Premesso tanto, la lite rientra nella definizione se il ricorso introduttivo è stato notificato entro il 24 ottobre 2018 e se, alla data di presentazione della domanda, il processo è ancora pendente.
Quando il processo pende in primo grado, in sede di rinvio disposto dalla Cassazione oppure quando il contribuente risulta soccombente (ma non si è ancora formato il giudicato), la lite si definisce pagando la totalità delle imposte, con stralcio di sanzioni e interessi.

Di contro, se il contribuente ha vinto in primo grado, si ha anche lo sconto del 50% delle imposte, sconto che sale all’80% se il contribuente ha vinto in secondo grado (a prescindere dall’esito del primo grado).
Non rilevano le pronunce cautelari, quindi né la sospensiva dell’atto impugnato, né della sentenza di primo grado né della sentenza di secondo grado, sospesa dalla stessa Regionale in pendenza del ricorso in Cassazione.

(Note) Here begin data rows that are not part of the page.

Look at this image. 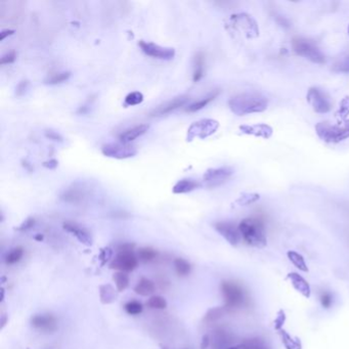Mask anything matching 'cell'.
<instances>
[{
    "instance_id": "cell-1",
    "label": "cell",
    "mask_w": 349,
    "mask_h": 349,
    "mask_svg": "<svg viewBox=\"0 0 349 349\" xmlns=\"http://www.w3.org/2000/svg\"><path fill=\"white\" fill-rule=\"evenodd\" d=\"M228 107L238 116L262 113L268 107V99L261 94L244 93L231 97L228 100Z\"/></svg>"
},
{
    "instance_id": "cell-2",
    "label": "cell",
    "mask_w": 349,
    "mask_h": 349,
    "mask_svg": "<svg viewBox=\"0 0 349 349\" xmlns=\"http://www.w3.org/2000/svg\"><path fill=\"white\" fill-rule=\"evenodd\" d=\"M238 226L243 240L250 246L256 248L266 246L265 226L261 219L255 217L245 218Z\"/></svg>"
},
{
    "instance_id": "cell-3",
    "label": "cell",
    "mask_w": 349,
    "mask_h": 349,
    "mask_svg": "<svg viewBox=\"0 0 349 349\" xmlns=\"http://www.w3.org/2000/svg\"><path fill=\"white\" fill-rule=\"evenodd\" d=\"M317 136L328 144H338L349 138V120H344L338 124L321 121L316 125Z\"/></svg>"
},
{
    "instance_id": "cell-4",
    "label": "cell",
    "mask_w": 349,
    "mask_h": 349,
    "mask_svg": "<svg viewBox=\"0 0 349 349\" xmlns=\"http://www.w3.org/2000/svg\"><path fill=\"white\" fill-rule=\"evenodd\" d=\"M222 294L224 299V307L238 309L247 304V294L240 284L232 281H223L221 285Z\"/></svg>"
},
{
    "instance_id": "cell-5",
    "label": "cell",
    "mask_w": 349,
    "mask_h": 349,
    "mask_svg": "<svg viewBox=\"0 0 349 349\" xmlns=\"http://www.w3.org/2000/svg\"><path fill=\"white\" fill-rule=\"evenodd\" d=\"M292 48L296 55H298L315 63H325L326 57L320 49L312 41L302 37H294L292 39Z\"/></svg>"
},
{
    "instance_id": "cell-6",
    "label": "cell",
    "mask_w": 349,
    "mask_h": 349,
    "mask_svg": "<svg viewBox=\"0 0 349 349\" xmlns=\"http://www.w3.org/2000/svg\"><path fill=\"white\" fill-rule=\"evenodd\" d=\"M133 247L131 244L121 245L110 267L118 271H123V273L134 270L138 265V258L133 252Z\"/></svg>"
},
{
    "instance_id": "cell-7",
    "label": "cell",
    "mask_w": 349,
    "mask_h": 349,
    "mask_svg": "<svg viewBox=\"0 0 349 349\" xmlns=\"http://www.w3.org/2000/svg\"><path fill=\"white\" fill-rule=\"evenodd\" d=\"M232 29L243 34L248 39H253L259 36V27L257 22L248 14H237L230 17Z\"/></svg>"
},
{
    "instance_id": "cell-8",
    "label": "cell",
    "mask_w": 349,
    "mask_h": 349,
    "mask_svg": "<svg viewBox=\"0 0 349 349\" xmlns=\"http://www.w3.org/2000/svg\"><path fill=\"white\" fill-rule=\"evenodd\" d=\"M219 128L218 121L214 119H201L197 122H193L188 129V141H191L196 137L205 139L214 134Z\"/></svg>"
},
{
    "instance_id": "cell-9",
    "label": "cell",
    "mask_w": 349,
    "mask_h": 349,
    "mask_svg": "<svg viewBox=\"0 0 349 349\" xmlns=\"http://www.w3.org/2000/svg\"><path fill=\"white\" fill-rule=\"evenodd\" d=\"M235 170L232 167L222 166L218 168H210L203 176V182L207 188L214 189L225 184L234 175Z\"/></svg>"
},
{
    "instance_id": "cell-10",
    "label": "cell",
    "mask_w": 349,
    "mask_h": 349,
    "mask_svg": "<svg viewBox=\"0 0 349 349\" xmlns=\"http://www.w3.org/2000/svg\"><path fill=\"white\" fill-rule=\"evenodd\" d=\"M306 100L316 113L326 114L332 110V102L330 97L317 87L309 88L306 95Z\"/></svg>"
},
{
    "instance_id": "cell-11",
    "label": "cell",
    "mask_w": 349,
    "mask_h": 349,
    "mask_svg": "<svg viewBox=\"0 0 349 349\" xmlns=\"http://www.w3.org/2000/svg\"><path fill=\"white\" fill-rule=\"evenodd\" d=\"M101 153L106 157L124 160L128 158H132L137 154V150L129 144L124 143H110L103 145L101 148Z\"/></svg>"
},
{
    "instance_id": "cell-12",
    "label": "cell",
    "mask_w": 349,
    "mask_h": 349,
    "mask_svg": "<svg viewBox=\"0 0 349 349\" xmlns=\"http://www.w3.org/2000/svg\"><path fill=\"white\" fill-rule=\"evenodd\" d=\"M138 46L147 56L152 57L154 59L170 61L175 57V49L171 47H163L159 44L147 42L144 40H140L138 42Z\"/></svg>"
},
{
    "instance_id": "cell-13",
    "label": "cell",
    "mask_w": 349,
    "mask_h": 349,
    "mask_svg": "<svg viewBox=\"0 0 349 349\" xmlns=\"http://www.w3.org/2000/svg\"><path fill=\"white\" fill-rule=\"evenodd\" d=\"M31 326L42 333H55L58 330V320L50 314H39L31 317Z\"/></svg>"
},
{
    "instance_id": "cell-14",
    "label": "cell",
    "mask_w": 349,
    "mask_h": 349,
    "mask_svg": "<svg viewBox=\"0 0 349 349\" xmlns=\"http://www.w3.org/2000/svg\"><path fill=\"white\" fill-rule=\"evenodd\" d=\"M215 230L219 235L222 236L231 246H237L241 241V234L239 226H236L232 222H219L214 224Z\"/></svg>"
},
{
    "instance_id": "cell-15",
    "label": "cell",
    "mask_w": 349,
    "mask_h": 349,
    "mask_svg": "<svg viewBox=\"0 0 349 349\" xmlns=\"http://www.w3.org/2000/svg\"><path fill=\"white\" fill-rule=\"evenodd\" d=\"M189 100V96L188 95H180L177 96L169 101H167L161 106H158L157 108H155L152 112H151V117H162V116H165L167 114H170L172 112H174L175 110L179 109L180 107L185 106L186 103Z\"/></svg>"
},
{
    "instance_id": "cell-16",
    "label": "cell",
    "mask_w": 349,
    "mask_h": 349,
    "mask_svg": "<svg viewBox=\"0 0 349 349\" xmlns=\"http://www.w3.org/2000/svg\"><path fill=\"white\" fill-rule=\"evenodd\" d=\"M63 227L64 230H67L70 234H72L73 236H75L81 244L85 245V246H93L94 241H93V237L90 235V232L80 226L79 224L71 222H67L63 224Z\"/></svg>"
},
{
    "instance_id": "cell-17",
    "label": "cell",
    "mask_w": 349,
    "mask_h": 349,
    "mask_svg": "<svg viewBox=\"0 0 349 349\" xmlns=\"http://www.w3.org/2000/svg\"><path fill=\"white\" fill-rule=\"evenodd\" d=\"M240 130L244 134L253 135L256 137L261 138H269L274 133V129L267 124L259 123V124H253V125H241Z\"/></svg>"
},
{
    "instance_id": "cell-18",
    "label": "cell",
    "mask_w": 349,
    "mask_h": 349,
    "mask_svg": "<svg viewBox=\"0 0 349 349\" xmlns=\"http://www.w3.org/2000/svg\"><path fill=\"white\" fill-rule=\"evenodd\" d=\"M86 189L83 186L73 185L63 191L61 198L67 203L78 204L86 198Z\"/></svg>"
},
{
    "instance_id": "cell-19",
    "label": "cell",
    "mask_w": 349,
    "mask_h": 349,
    "mask_svg": "<svg viewBox=\"0 0 349 349\" xmlns=\"http://www.w3.org/2000/svg\"><path fill=\"white\" fill-rule=\"evenodd\" d=\"M149 128H150V125H148V124L136 125L132 128L127 129V130H125L124 132H122L119 135V139H120L121 143L129 144V143H131V141L135 140L136 138L146 134L149 130Z\"/></svg>"
},
{
    "instance_id": "cell-20",
    "label": "cell",
    "mask_w": 349,
    "mask_h": 349,
    "mask_svg": "<svg viewBox=\"0 0 349 349\" xmlns=\"http://www.w3.org/2000/svg\"><path fill=\"white\" fill-rule=\"evenodd\" d=\"M201 186L202 185L195 179L184 178L178 180V182L174 185V187L172 188V191L173 193H176V195H180V193H188L199 189Z\"/></svg>"
},
{
    "instance_id": "cell-21",
    "label": "cell",
    "mask_w": 349,
    "mask_h": 349,
    "mask_svg": "<svg viewBox=\"0 0 349 349\" xmlns=\"http://www.w3.org/2000/svg\"><path fill=\"white\" fill-rule=\"evenodd\" d=\"M288 278L290 279L293 287L297 291L300 292L304 297H306V298H309L310 297V287L308 285V283L301 276L293 273V274H290L288 276Z\"/></svg>"
},
{
    "instance_id": "cell-22",
    "label": "cell",
    "mask_w": 349,
    "mask_h": 349,
    "mask_svg": "<svg viewBox=\"0 0 349 349\" xmlns=\"http://www.w3.org/2000/svg\"><path fill=\"white\" fill-rule=\"evenodd\" d=\"M155 290H156V285L155 283L147 278H141L138 283L136 284V286L134 287V292L140 296H150L152 295Z\"/></svg>"
},
{
    "instance_id": "cell-23",
    "label": "cell",
    "mask_w": 349,
    "mask_h": 349,
    "mask_svg": "<svg viewBox=\"0 0 349 349\" xmlns=\"http://www.w3.org/2000/svg\"><path fill=\"white\" fill-rule=\"evenodd\" d=\"M205 73V55L203 53H198L193 60V74L192 80L193 82L200 81Z\"/></svg>"
},
{
    "instance_id": "cell-24",
    "label": "cell",
    "mask_w": 349,
    "mask_h": 349,
    "mask_svg": "<svg viewBox=\"0 0 349 349\" xmlns=\"http://www.w3.org/2000/svg\"><path fill=\"white\" fill-rule=\"evenodd\" d=\"M219 95V92L218 90H215V92H212L211 94H209L208 95H206L205 97L195 101V102H192L190 103V105L187 108V112H190V113H193V112H197V111H200L202 109H204L207 105H209V103L211 101H213L217 95Z\"/></svg>"
},
{
    "instance_id": "cell-25",
    "label": "cell",
    "mask_w": 349,
    "mask_h": 349,
    "mask_svg": "<svg viewBox=\"0 0 349 349\" xmlns=\"http://www.w3.org/2000/svg\"><path fill=\"white\" fill-rule=\"evenodd\" d=\"M116 298H117V294L113 286L108 284V285H101L99 287V299L102 304H111Z\"/></svg>"
},
{
    "instance_id": "cell-26",
    "label": "cell",
    "mask_w": 349,
    "mask_h": 349,
    "mask_svg": "<svg viewBox=\"0 0 349 349\" xmlns=\"http://www.w3.org/2000/svg\"><path fill=\"white\" fill-rule=\"evenodd\" d=\"M227 312L225 307H214L209 309L204 317V321L206 324H213V322L221 319L223 315Z\"/></svg>"
},
{
    "instance_id": "cell-27",
    "label": "cell",
    "mask_w": 349,
    "mask_h": 349,
    "mask_svg": "<svg viewBox=\"0 0 349 349\" xmlns=\"http://www.w3.org/2000/svg\"><path fill=\"white\" fill-rule=\"evenodd\" d=\"M24 256V249L22 247H16L12 248L10 251H8L4 257V262L7 265H14L17 264L22 260V258Z\"/></svg>"
},
{
    "instance_id": "cell-28",
    "label": "cell",
    "mask_w": 349,
    "mask_h": 349,
    "mask_svg": "<svg viewBox=\"0 0 349 349\" xmlns=\"http://www.w3.org/2000/svg\"><path fill=\"white\" fill-rule=\"evenodd\" d=\"M113 280L115 282L116 290L118 292L125 291L129 286V277L126 273H123V271H117V273H115L113 276Z\"/></svg>"
},
{
    "instance_id": "cell-29",
    "label": "cell",
    "mask_w": 349,
    "mask_h": 349,
    "mask_svg": "<svg viewBox=\"0 0 349 349\" xmlns=\"http://www.w3.org/2000/svg\"><path fill=\"white\" fill-rule=\"evenodd\" d=\"M174 268L176 274L179 277H188L190 271H191V266L189 261H187L184 258H176L173 262Z\"/></svg>"
},
{
    "instance_id": "cell-30",
    "label": "cell",
    "mask_w": 349,
    "mask_h": 349,
    "mask_svg": "<svg viewBox=\"0 0 349 349\" xmlns=\"http://www.w3.org/2000/svg\"><path fill=\"white\" fill-rule=\"evenodd\" d=\"M288 257H289V260L299 270H302V271H304V273L308 271L307 265L305 263V260H304L302 255H300L299 253H297V252H294V251H289Z\"/></svg>"
},
{
    "instance_id": "cell-31",
    "label": "cell",
    "mask_w": 349,
    "mask_h": 349,
    "mask_svg": "<svg viewBox=\"0 0 349 349\" xmlns=\"http://www.w3.org/2000/svg\"><path fill=\"white\" fill-rule=\"evenodd\" d=\"M158 256V252L150 247L140 248L137 252V258L143 262H151Z\"/></svg>"
},
{
    "instance_id": "cell-32",
    "label": "cell",
    "mask_w": 349,
    "mask_h": 349,
    "mask_svg": "<svg viewBox=\"0 0 349 349\" xmlns=\"http://www.w3.org/2000/svg\"><path fill=\"white\" fill-rule=\"evenodd\" d=\"M260 199L259 193L256 192H244L237 199L236 204L239 206H248L253 203H256L258 200Z\"/></svg>"
},
{
    "instance_id": "cell-33",
    "label": "cell",
    "mask_w": 349,
    "mask_h": 349,
    "mask_svg": "<svg viewBox=\"0 0 349 349\" xmlns=\"http://www.w3.org/2000/svg\"><path fill=\"white\" fill-rule=\"evenodd\" d=\"M144 101V95L139 92H133L126 95L124 103L127 107L137 106Z\"/></svg>"
},
{
    "instance_id": "cell-34",
    "label": "cell",
    "mask_w": 349,
    "mask_h": 349,
    "mask_svg": "<svg viewBox=\"0 0 349 349\" xmlns=\"http://www.w3.org/2000/svg\"><path fill=\"white\" fill-rule=\"evenodd\" d=\"M147 305L152 309H165L167 307V301L162 296H152L148 300Z\"/></svg>"
},
{
    "instance_id": "cell-35",
    "label": "cell",
    "mask_w": 349,
    "mask_h": 349,
    "mask_svg": "<svg viewBox=\"0 0 349 349\" xmlns=\"http://www.w3.org/2000/svg\"><path fill=\"white\" fill-rule=\"evenodd\" d=\"M71 76L70 72H61V73H57L51 75L48 79L45 80L46 84L49 85H56V84H60L63 83L64 81H67Z\"/></svg>"
},
{
    "instance_id": "cell-36",
    "label": "cell",
    "mask_w": 349,
    "mask_h": 349,
    "mask_svg": "<svg viewBox=\"0 0 349 349\" xmlns=\"http://www.w3.org/2000/svg\"><path fill=\"white\" fill-rule=\"evenodd\" d=\"M124 308L126 310V313L128 315H130V316H138V315H140L141 313H143V310H144L143 304H141L139 301H136V300H132V301L127 302L125 304Z\"/></svg>"
},
{
    "instance_id": "cell-37",
    "label": "cell",
    "mask_w": 349,
    "mask_h": 349,
    "mask_svg": "<svg viewBox=\"0 0 349 349\" xmlns=\"http://www.w3.org/2000/svg\"><path fill=\"white\" fill-rule=\"evenodd\" d=\"M333 71L337 73H349V54L336 62L333 66Z\"/></svg>"
},
{
    "instance_id": "cell-38",
    "label": "cell",
    "mask_w": 349,
    "mask_h": 349,
    "mask_svg": "<svg viewBox=\"0 0 349 349\" xmlns=\"http://www.w3.org/2000/svg\"><path fill=\"white\" fill-rule=\"evenodd\" d=\"M281 337L282 342L287 347V349H301L300 343L290 337V335L287 334L285 331H281Z\"/></svg>"
},
{
    "instance_id": "cell-39",
    "label": "cell",
    "mask_w": 349,
    "mask_h": 349,
    "mask_svg": "<svg viewBox=\"0 0 349 349\" xmlns=\"http://www.w3.org/2000/svg\"><path fill=\"white\" fill-rule=\"evenodd\" d=\"M336 115L340 117V119H342L343 121L346 119V117L349 115V96H346L341 100L339 110Z\"/></svg>"
},
{
    "instance_id": "cell-40",
    "label": "cell",
    "mask_w": 349,
    "mask_h": 349,
    "mask_svg": "<svg viewBox=\"0 0 349 349\" xmlns=\"http://www.w3.org/2000/svg\"><path fill=\"white\" fill-rule=\"evenodd\" d=\"M113 255H114V252H113V250L110 247L102 248L100 250L99 255H98V259L100 261V265L103 266L105 264H107L113 258Z\"/></svg>"
},
{
    "instance_id": "cell-41",
    "label": "cell",
    "mask_w": 349,
    "mask_h": 349,
    "mask_svg": "<svg viewBox=\"0 0 349 349\" xmlns=\"http://www.w3.org/2000/svg\"><path fill=\"white\" fill-rule=\"evenodd\" d=\"M320 304L324 308H330L333 305V296L329 292H322L319 297Z\"/></svg>"
},
{
    "instance_id": "cell-42",
    "label": "cell",
    "mask_w": 349,
    "mask_h": 349,
    "mask_svg": "<svg viewBox=\"0 0 349 349\" xmlns=\"http://www.w3.org/2000/svg\"><path fill=\"white\" fill-rule=\"evenodd\" d=\"M35 224V219L32 217H29L28 219H26V221L20 225V227L18 228V230L20 231H27L29 229H31Z\"/></svg>"
},
{
    "instance_id": "cell-43",
    "label": "cell",
    "mask_w": 349,
    "mask_h": 349,
    "mask_svg": "<svg viewBox=\"0 0 349 349\" xmlns=\"http://www.w3.org/2000/svg\"><path fill=\"white\" fill-rule=\"evenodd\" d=\"M16 58H17L16 51H10V53L4 55V56L1 58V61H0V63H1V64L11 63H14V62L16 61Z\"/></svg>"
},
{
    "instance_id": "cell-44",
    "label": "cell",
    "mask_w": 349,
    "mask_h": 349,
    "mask_svg": "<svg viewBox=\"0 0 349 349\" xmlns=\"http://www.w3.org/2000/svg\"><path fill=\"white\" fill-rule=\"evenodd\" d=\"M45 136H46L47 138L51 139V140L59 141V143H62V141H63V136H62L60 133H58V132H56V131H54V130H47V131H45Z\"/></svg>"
},
{
    "instance_id": "cell-45",
    "label": "cell",
    "mask_w": 349,
    "mask_h": 349,
    "mask_svg": "<svg viewBox=\"0 0 349 349\" xmlns=\"http://www.w3.org/2000/svg\"><path fill=\"white\" fill-rule=\"evenodd\" d=\"M211 344V337L210 335L206 334L202 337V341H201V348L202 349H207Z\"/></svg>"
},
{
    "instance_id": "cell-46",
    "label": "cell",
    "mask_w": 349,
    "mask_h": 349,
    "mask_svg": "<svg viewBox=\"0 0 349 349\" xmlns=\"http://www.w3.org/2000/svg\"><path fill=\"white\" fill-rule=\"evenodd\" d=\"M28 84V81H22L21 83H19V85L17 86V95H23L26 92V89H27Z\"/></svg>"
},
{
    "instance_id": "cell-47",
    "label": "cell",
    "mask_w": 349,
    "mask_h": 349,
    "mask_svg": "<svg viewBox=\"0 0 349 349\" xmlns=\"http://www.w3.org/2000/svg\"><path fill=\"white\" fill-rule=\"evenodd\" d=\"M43 166L44 167H46V168H49V169H55V168H57L58 167V161L57 160H49V161H47V162H45L44 164H43Z\"/></svg>"
},
{
    "instance_id": "cell-48",
    "label": "cell",
    "mask_w": 349,
    "mask_h": 349,
    "mask_svg": "<svg viewBox=\"0 0 349 349\" xmlns=\"http://www.w3.org/2000/svg\"><path fill=\"white\" fill-rule=\"evenodd\" d=\"M14 33H15L14 30H3V31H1V33H0V39L3 40V39H5L6 36L12 35Z\"/></svg>"
},
{
    "instance_id": "cell-49",
    "label": "cell",
    "mask_w": 349,
    "mask_h": 349,
    "mask_svg": "<svg viewBox=\"0 0 349 349\" xmlns=\"http://www.w3.org/2000/svg\"><path fill=\"white\" fill-rule=\"evenodd\" d=\"M36 241H39V242H41L42 240H43V236H41V235H37V236H35V238H34Z\"/></svg>"
},
{
    "instance_id": "cell-50",
    "label": "cell",
    "mask_w": 349,
    "mask_h": 349,
    "mask_svg": "<svg viewBox=\"0 0 349 349\" xmlns=\"http://www.w3.org/2000/svg\"><path fill=\"white\" fill-rule=\"evenodd\" d=\"M162 349H169V348H168V347H165V346H163V347H162Z\"/></svg>"
},
{
    "instance_id": "cell-51",
    "label": "cell",
    "mask_w": 349,
    "mask_h": 349,
    "mask_svg": "<svg viewBox=\"0 0 349 349\" xmlns=\"http://www.w3.org/2000/svg\"><path fill=\"white\" fill-rule=\"evenodd\" d=\"M348 34H349V26H348Z\"/></svg>"
},
{
    "instance_id": "cell-52",
    "label": "cell",
    "mask_w": 349,
    "mask_h": 349,
    "mask_svg": "<svg viewBox=\"0 0 349 349\" xmlns=\"http://www.w3.org/2000/svg\"><path fill=\"white\" fill-rule=\"evenodd\" d=\"M187 349H188V348H187Z\"/></svg>"
}]
</instances>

A differenza di quanto era previsto dall’art. 16 della L. 289/2002, per verificare se si ha diritto allo sconto sull’imposta, non si fa riferimento alle sentenze depositate all’atto di presentazione della domanda di condono, ma alle sentenze depositate all’entrata in vigore del decreto legge, quindi al 24 ottobre 2018 (la norma, al comma 2, parla di “ultima o unica pronuncia giurisdizionale non cautelare depositata alla data di entrata in vigore del presente decreto”).

Lo stesso criterio (nonostante gli sconti su imposta e sanzioni siano diversi) si ha nella definizione delle liti su atti di contestazione di sole sanzioni (art. 6 comma 3 del DL 119/2018) e nella speciale definizione, molto più conveniente, prevista dall’art. 7 del DL 119/2018 per ASD e SSD.

Il fatto che attribuisce esistenza alla sentenza è il deposito della stessa, quindi se a settembre 2018 si è tenuta l’udienza di primo grado e al 24 ottobre 2018 il deposito non è ancora avvenuto, per definire bisogna pagare tutte le imposte, ancorché in data successiva sopravvenga una sentenza favorevole, che, ove fosse stata depositata entro il 24 ottobre, avrebbe dato diritto allo stralcio anche del 50% delle imposte.

È a questi fini irrilevante che la Commissione tributaria non abbia eseguito il deposito entro i trenta giorni dell’art. 37 del DLgs. 546/92, termine, peraltro, di natura ordinatoria.